## REQUEST 1
Using the passage on the origin of the immortality doctrine, answer each question:
(a) According to Herodotus, which two deities did the Egyptians say hold the chief sway in the infernal regions?
(b) In what year was the work Historical View of the Intermediate State printed?
(c) On whose canon does the Council of Lateran extract base its claim that the soul is immortal?
## REQUEST 2
Decide whether each statement agrees with the passage on the origin of the immortality doctrine. Answer yes or no and quote the words that settle it.
(a) Justin Martyr's words are dated A.D. 150.
(b) The Council of Lateran canon was passed under Pope Clement the Fifth.
(c) The 1772 work says Martin Luther held that the dead lie in a profound sleep.
## REQUEST 3
Write the next part of the passage on the origin of the immortality doctrine, picking up after its final sentence.

Back to Main Page
TOP
25 - Origin of the Doctrine of Immortality of the Soul

The doctrine of immortality of the soul, not being in the Bible, the question is, Where has it come from? For an answer to this question, we direct attention to the following facts which reveal that it has been derived from paganism, and falsely superimposed upon the teaching of the Bible:

Herodotus, the oldest historian, writes as follows: "The Egyptians say that Ceres (the goddess of corn), and Bacchus (the god of wine), hold the chief sway in the infernal regions; and the Egyptians also were the first who asserted the doctrine that the soul of man is immortal" (Herod. Book 2;Sec123).

Mosheim says, "Its first promoters argued from that known doctrine of the Platonic School, which was also adopted by Origen and his disciples, that the divine nature was diffused through all human souls; or in other words, that the faculty of reason, from which proceed the health and vigour of the mind, was an emanation from God into the human soul, and comprehended it in the principles and elements of all truth, human and divine" (Ecclesiastical History, vol 1, page 86; Plato page 169).

Justin Martyr (A.D. 150) said, "For if you have conversed with some that are indeed called Christians, and do not maintain these opinions, but even dare to blaspheme the God of Isaac, and the God of Jacob, and say that there is no resurrection of the dead, but that the souls, as soon as they leave the body are received up into heaven, take care that you do not look upon these. But I, and all those Christians that are really orthodox in every respect, do know that there will be a resurrection of the body and a thousand years in Jerusalem, when it is built again, and adorned, as Ezekiel, and Esaias, and the rest of the prophets declare (Dialogue with Trypho, the Jew, section 80).

An extract from the canon which was passed under Leo X, by the Council of Lateran, shows that the doctrine of an "immortal soul" that lives when the man is dead was supported in those days, as it generally has been since, by the authority of creeds, rather than the Word of God: "Some have dared to assert, concerning the nature of the reasonable soul, that it is mortal; we, with the approbation of the sacred council, do condemn and reprobate all such, seeing according to the canon of Pope Clement the Fifth, the soul is immortal; and we strictly inhibit all from dogmatising otherwise; and we decree that all who adhere to the like erroneous assertions, shall be shunned and punished as heretics" (Caranza, page 412, 1681).

Martin Luther ironically responded to the decrees of the Council of the Lateran held during the pontificate of Pope Leo: "I permit the Pope to make articles of faith for himself and his faithful - such as the soul is the substantial form of the human body - the soul is immortal - with all those monstrous opinions to be found in the Roman dunghill of decretals; that such as his faith is, such may be his gospel, such his disciples, and such his church, that the mouth may have meat suitable for it, and the dish a cover worthy of it" (Luther's Works, vol. II, Folio 107, Wittemburg, 1562).

In an old work printed in 1772, entitled Historical View of the Intermediate State, on page 348, when speaking of Martin Luther's belief in the relation to the state of the dead between death and resurrection, it is said to be held "that they lie in a profound sleep, in which opinion he followed many of the fathers of the ancient church."

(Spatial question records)
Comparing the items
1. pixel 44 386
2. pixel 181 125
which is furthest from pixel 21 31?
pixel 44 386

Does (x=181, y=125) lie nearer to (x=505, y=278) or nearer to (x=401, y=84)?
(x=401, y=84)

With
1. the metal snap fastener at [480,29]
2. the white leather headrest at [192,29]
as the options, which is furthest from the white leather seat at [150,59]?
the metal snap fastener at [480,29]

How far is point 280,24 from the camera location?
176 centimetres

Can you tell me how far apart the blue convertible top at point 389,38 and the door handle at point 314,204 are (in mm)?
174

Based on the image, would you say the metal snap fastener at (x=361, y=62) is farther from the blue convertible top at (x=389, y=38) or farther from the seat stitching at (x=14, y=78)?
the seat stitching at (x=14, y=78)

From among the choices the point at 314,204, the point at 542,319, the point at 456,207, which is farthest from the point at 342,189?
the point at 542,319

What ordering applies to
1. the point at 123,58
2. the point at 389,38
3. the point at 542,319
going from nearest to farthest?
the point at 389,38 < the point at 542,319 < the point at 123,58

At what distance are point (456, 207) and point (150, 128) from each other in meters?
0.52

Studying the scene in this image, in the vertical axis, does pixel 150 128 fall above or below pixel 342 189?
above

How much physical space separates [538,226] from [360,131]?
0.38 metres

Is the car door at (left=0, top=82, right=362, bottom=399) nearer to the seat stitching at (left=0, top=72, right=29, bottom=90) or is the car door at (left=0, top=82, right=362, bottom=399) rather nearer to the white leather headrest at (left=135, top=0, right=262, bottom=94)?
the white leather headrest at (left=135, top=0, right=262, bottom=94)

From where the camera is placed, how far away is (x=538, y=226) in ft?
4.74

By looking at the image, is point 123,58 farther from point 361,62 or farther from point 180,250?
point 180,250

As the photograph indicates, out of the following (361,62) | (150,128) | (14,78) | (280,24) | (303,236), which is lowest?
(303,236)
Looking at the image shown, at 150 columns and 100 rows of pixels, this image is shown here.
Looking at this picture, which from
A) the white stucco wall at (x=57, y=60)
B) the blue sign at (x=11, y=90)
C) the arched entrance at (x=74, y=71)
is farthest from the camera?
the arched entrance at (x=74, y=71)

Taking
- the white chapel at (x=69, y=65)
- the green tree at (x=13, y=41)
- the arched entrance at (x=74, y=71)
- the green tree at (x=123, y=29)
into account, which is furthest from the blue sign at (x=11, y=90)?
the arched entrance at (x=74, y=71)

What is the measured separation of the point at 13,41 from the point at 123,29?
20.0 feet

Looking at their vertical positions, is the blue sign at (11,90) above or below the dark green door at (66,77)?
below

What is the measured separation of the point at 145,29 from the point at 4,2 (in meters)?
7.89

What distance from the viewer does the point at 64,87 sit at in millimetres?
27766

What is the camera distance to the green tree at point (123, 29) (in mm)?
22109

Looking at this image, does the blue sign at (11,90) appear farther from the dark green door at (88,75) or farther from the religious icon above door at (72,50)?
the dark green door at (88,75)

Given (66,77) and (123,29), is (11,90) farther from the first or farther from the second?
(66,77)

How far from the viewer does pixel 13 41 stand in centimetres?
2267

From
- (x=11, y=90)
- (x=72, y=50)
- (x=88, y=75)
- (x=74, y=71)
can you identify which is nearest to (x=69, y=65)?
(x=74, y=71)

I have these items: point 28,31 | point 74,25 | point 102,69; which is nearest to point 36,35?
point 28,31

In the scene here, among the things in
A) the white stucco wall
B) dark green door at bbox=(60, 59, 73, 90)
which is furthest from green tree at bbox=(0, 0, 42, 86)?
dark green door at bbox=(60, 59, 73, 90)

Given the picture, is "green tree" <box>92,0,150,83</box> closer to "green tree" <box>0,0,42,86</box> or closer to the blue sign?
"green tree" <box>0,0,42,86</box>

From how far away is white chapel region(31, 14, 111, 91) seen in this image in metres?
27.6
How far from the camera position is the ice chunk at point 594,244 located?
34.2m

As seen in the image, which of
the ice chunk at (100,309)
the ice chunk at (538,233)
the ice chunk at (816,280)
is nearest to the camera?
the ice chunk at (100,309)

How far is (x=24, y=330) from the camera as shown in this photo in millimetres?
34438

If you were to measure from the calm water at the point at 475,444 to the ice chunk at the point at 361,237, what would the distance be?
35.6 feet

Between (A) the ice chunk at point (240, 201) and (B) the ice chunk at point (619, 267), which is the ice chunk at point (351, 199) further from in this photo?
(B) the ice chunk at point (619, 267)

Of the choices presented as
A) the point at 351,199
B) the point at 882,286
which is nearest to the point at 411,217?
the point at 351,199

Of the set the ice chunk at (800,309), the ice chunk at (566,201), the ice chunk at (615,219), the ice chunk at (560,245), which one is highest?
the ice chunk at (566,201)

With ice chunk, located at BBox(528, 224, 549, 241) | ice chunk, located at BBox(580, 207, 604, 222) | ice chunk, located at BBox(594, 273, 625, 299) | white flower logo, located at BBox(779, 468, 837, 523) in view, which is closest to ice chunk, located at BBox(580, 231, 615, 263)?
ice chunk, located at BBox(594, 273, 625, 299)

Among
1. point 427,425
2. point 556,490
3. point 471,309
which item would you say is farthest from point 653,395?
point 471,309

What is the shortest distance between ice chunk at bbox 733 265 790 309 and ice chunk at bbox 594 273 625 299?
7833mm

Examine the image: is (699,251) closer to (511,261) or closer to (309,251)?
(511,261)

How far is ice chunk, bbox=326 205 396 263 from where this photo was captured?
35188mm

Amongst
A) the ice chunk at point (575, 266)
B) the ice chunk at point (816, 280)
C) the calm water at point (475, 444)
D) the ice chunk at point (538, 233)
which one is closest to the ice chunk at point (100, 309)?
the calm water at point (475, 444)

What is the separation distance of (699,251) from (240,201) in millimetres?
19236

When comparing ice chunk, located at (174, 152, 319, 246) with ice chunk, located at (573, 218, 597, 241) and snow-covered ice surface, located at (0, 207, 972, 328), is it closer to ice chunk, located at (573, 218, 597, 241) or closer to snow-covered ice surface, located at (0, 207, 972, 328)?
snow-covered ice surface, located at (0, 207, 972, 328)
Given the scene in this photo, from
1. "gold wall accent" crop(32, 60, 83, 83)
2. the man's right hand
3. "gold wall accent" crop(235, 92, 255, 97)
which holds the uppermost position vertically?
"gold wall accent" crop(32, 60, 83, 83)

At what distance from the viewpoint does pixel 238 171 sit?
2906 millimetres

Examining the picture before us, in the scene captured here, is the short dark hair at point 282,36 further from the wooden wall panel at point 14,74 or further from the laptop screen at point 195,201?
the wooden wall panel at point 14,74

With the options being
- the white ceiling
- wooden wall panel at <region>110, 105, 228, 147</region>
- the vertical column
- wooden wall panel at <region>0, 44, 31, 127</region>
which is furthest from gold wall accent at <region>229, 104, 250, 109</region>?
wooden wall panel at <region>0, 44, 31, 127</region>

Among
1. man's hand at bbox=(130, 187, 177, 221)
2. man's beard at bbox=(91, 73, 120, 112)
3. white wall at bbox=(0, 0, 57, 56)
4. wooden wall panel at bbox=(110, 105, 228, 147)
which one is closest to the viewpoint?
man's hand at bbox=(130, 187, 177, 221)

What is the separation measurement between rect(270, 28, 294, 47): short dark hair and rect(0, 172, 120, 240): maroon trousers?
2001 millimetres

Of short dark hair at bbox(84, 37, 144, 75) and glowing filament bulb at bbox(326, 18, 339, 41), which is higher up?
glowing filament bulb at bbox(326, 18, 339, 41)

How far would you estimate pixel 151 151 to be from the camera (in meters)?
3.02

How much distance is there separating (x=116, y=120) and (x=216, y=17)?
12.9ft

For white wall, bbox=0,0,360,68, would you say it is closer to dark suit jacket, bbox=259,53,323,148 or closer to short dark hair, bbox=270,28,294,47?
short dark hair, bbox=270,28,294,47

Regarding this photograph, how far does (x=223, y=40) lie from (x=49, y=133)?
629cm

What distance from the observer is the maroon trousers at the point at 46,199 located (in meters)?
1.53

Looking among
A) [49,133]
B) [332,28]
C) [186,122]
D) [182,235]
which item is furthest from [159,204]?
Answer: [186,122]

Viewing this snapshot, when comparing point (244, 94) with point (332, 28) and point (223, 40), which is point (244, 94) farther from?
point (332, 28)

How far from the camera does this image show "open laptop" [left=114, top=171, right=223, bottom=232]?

## OUTPUT 1
(a) Ceres (the goddess of corn) and Bacchus (the god of wine)
(b) 1772
(c) Pope Clement the Fifth

## OUTPUT 2
(a) Yes: "Justin Martyr (A.D. 150) said"
(b) No: "the canon which was passed under Leo X, by the Council of Lateran"
(c) Yes: "that they lie in a profound sleep"

## OUTPUT 3
William Tyndale declares that "In putting departed souls in heaven, hell, and purgatory, you destroy the arguments wherewith Christ and Paul prove the resurrection. What God doth with them, that we shall know when we come to them. The true faith putteth the resurrection, which we be warned to look for every hour. The heathen philosophers denying that, did put that the souls did ever live. And the Pope joineth the spiritual doctrine of Christ, and the fleshly doctrine of philosophers together - things so contrary that they cannot agree... And because the flesh-minded Pope consenteth unto the heathen doctrine, therefore he corrupteth the Scriptures to establish it... If the souls be in heaven, tell me why they be not in as good case as the angels be? And then what cause is there of the resurrection?" This translator of the Scriptures into English suffered martyrdom in 1536.

Gibbon declares that "The doctrine of the immortality of the soul is omitted in the Law of Moses" (Gibbon, chapter 15).

Richard Watson remarks, "That the soul is naturally immortal, is contradicted by Scripture, which makes our immortality a gift, dependent on the will of the Giver" (Institutes, vol ii, page 250).

George Combe says, "No idea can be more erroneous, than to suppose that man is an immortal being, on account of the substance of which he is composed" (System of Phrenology, pp. 595-7).

The Hebrew word "nephesh" is found in the original about 750 times, but in the common version, nephesh is translated in 45 different ways; soul 475 times; life, lives, living 120 times; persons 3 times; fish 1 time; and applied indiscriminately to man and beast 9 times, etc, etc.

Parkhurst says, "As a noun, nephesh hath been supposed to signify the spiritual part of a man, or, what we commonly call his soul; I must, for myself, confess that I can find no passage where it hath undoubtedly this meaning." (Hebrew Lexicon).

The Greek work "psuche," synonymous with nephesh, used in the New Testament, has 7 different renderings, soul, life, lives, mind, heart, you, etc., etc.

The word "soul" though frequently occurring in the Bible, is not found in one instance as indicating it being immortal, immaterial, indestructible, or "never-dying."

The word "immortal" is found but once in the Scriptures (See 1 Timothy 1:17).